だが、ふたりの呼びかけにハヤテは答えず、ただ砂嵐のノイズが返ってくるばかりだ。
「スバスバ!もう時間がないよ!」
「急いで脱出しなきゃマズい」
「…………」
スバルは応えない。
俯き、歯を食いしばって操縦桿を握りしめているだけだ。
『後は……頼む』
最後の戦いに赴く前のメッサーの言葉が蘇る。
メッサーに後を託されたのだ。
なら迷っている暇はない。

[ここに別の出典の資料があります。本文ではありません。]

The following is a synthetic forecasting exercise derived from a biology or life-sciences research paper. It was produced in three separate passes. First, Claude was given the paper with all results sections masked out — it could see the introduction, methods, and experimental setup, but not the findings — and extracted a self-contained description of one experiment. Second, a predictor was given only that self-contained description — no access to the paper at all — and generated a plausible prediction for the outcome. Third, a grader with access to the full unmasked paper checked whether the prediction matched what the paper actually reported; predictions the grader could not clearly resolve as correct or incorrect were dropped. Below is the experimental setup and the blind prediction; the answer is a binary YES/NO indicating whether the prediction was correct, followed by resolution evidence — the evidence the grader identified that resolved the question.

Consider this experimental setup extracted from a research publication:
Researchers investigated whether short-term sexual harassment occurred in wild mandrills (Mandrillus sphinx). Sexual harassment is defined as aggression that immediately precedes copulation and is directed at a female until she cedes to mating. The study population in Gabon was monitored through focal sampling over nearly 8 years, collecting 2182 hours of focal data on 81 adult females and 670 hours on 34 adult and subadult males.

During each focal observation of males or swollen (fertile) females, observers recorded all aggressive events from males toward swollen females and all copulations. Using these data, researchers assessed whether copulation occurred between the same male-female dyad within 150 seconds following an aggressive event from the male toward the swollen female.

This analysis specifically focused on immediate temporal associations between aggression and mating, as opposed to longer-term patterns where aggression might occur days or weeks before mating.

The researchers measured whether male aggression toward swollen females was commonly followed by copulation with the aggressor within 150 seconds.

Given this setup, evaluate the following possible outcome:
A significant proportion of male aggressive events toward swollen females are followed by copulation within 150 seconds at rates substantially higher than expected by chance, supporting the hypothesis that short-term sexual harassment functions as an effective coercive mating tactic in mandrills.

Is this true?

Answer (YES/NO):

場合ではない。
だからスバルは——
「……わかった」
——迷いを断つように、断腸の思いで決断を下した。
マニピュレーターを操作し、カナメとマキナと美雲を〈VF-25F/TA〉の左手ですくい上げ、コックピットへ寄せる。
近くで見た美雲は、想像より憔悴しているようで、額に脂汗を浮かべて、豪奢な紫苑の髪も、戦闘の余波と機体から発せられる風圧で乱れていた。
そんな状態の美雲を後方のシートに座らせると、カナメとマキナが飛び降りるのを見届けると、ふわりと〈VF-25F/TA〉が浮かび上がる。
先ほどから〈ARIEL.III〉がアラートをかき鳴らし続けていた。
もう残されている時間はない。
その場に残されたカナメ、マキナ、レイナ、フレイアを見つめ、叫ぶ。
「必ず助け出してみせる!だから待ってろ!!」
風防が閉じられる。
後ろ髪を引かれる思いを振り切るようにスバルは前を向くと、スロットルを全開で入れた。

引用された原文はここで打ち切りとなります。